The appeal was brought by Ampton Investments, Inc. and Laurence Strenger, the company’s chief executive officer and general counsel. According to Ampton’s website, Strenger is a graduate of Columbia University and the University of Chicago Law School, and lived in Los Angeles prior to starting the New York-based company.
State Bar records show Strenger has been an active member since 1974.
The plaintiffs, Herbert W. Stoltenberg and others, obtained a judgment of more than $8.5 million against the defendants. Because the defendants did not seek to stay the judgment, the plaintiffs initiated enforcement proceedings in New York.
New York Contempt
After registering the judgment, the plaintiffs served Ampton with a subpoena for financial information. After the defendants did not comply with the subpoena, or with an order compelling a response, the New York trial judge held them in contempt.

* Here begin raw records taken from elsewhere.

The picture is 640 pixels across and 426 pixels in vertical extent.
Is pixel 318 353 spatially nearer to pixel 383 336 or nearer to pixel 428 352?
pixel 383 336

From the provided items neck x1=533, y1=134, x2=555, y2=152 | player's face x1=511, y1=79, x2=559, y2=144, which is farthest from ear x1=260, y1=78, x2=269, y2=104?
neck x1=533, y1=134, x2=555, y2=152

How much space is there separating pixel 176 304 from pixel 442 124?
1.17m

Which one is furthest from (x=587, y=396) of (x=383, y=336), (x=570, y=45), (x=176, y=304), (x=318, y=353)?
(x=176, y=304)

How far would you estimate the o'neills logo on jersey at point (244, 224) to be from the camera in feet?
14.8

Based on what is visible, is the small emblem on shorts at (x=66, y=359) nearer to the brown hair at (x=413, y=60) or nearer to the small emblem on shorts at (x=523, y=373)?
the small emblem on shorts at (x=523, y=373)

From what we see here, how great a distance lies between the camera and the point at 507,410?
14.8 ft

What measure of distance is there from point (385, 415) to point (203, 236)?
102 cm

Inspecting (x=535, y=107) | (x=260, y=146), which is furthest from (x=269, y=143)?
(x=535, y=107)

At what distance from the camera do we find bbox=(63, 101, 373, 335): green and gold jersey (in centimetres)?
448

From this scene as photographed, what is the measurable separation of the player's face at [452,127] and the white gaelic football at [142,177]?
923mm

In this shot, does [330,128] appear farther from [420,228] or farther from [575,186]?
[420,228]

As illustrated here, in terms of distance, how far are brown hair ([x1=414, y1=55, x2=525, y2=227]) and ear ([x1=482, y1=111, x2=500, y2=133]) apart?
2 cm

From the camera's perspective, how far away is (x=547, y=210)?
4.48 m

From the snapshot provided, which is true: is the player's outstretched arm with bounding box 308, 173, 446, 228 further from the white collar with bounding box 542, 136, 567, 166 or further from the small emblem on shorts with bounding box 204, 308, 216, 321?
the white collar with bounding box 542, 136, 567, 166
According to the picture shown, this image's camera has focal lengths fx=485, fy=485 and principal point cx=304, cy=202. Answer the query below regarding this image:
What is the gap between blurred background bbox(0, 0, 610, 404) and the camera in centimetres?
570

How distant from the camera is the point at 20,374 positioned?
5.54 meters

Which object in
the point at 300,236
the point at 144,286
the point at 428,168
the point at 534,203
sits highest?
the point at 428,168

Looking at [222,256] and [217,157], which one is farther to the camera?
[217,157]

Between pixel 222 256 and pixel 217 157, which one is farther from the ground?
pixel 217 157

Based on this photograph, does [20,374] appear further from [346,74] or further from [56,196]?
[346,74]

The plaintiffs then filed a dismissal motion in the Court of Appeal, based on the disentitlement doctrine. Analogous to the fugitive disentitlement doctrine in criminal law, the doctrine in its civil application permits dismissal of appeals where the appellant has impeded enforcement of the orders being appealed.
The defendants responded to the motion by arguing that the doctrine cannot be applied to frustration of out-of-state court orders, and that, even if it could, it should not apply in this case because the New York orders were not final.
Similar California Cases
Mosk noted that the doctrine had been applied in California to similar cases, where judgment debtors were frustrating efforts at enforcement of the judgment while they were appealing, such as by refusing to answer post-judgment interrogatories, to appear for judgment debtor examination, or to deposit assets pursuant to an order in a partnership dissolution.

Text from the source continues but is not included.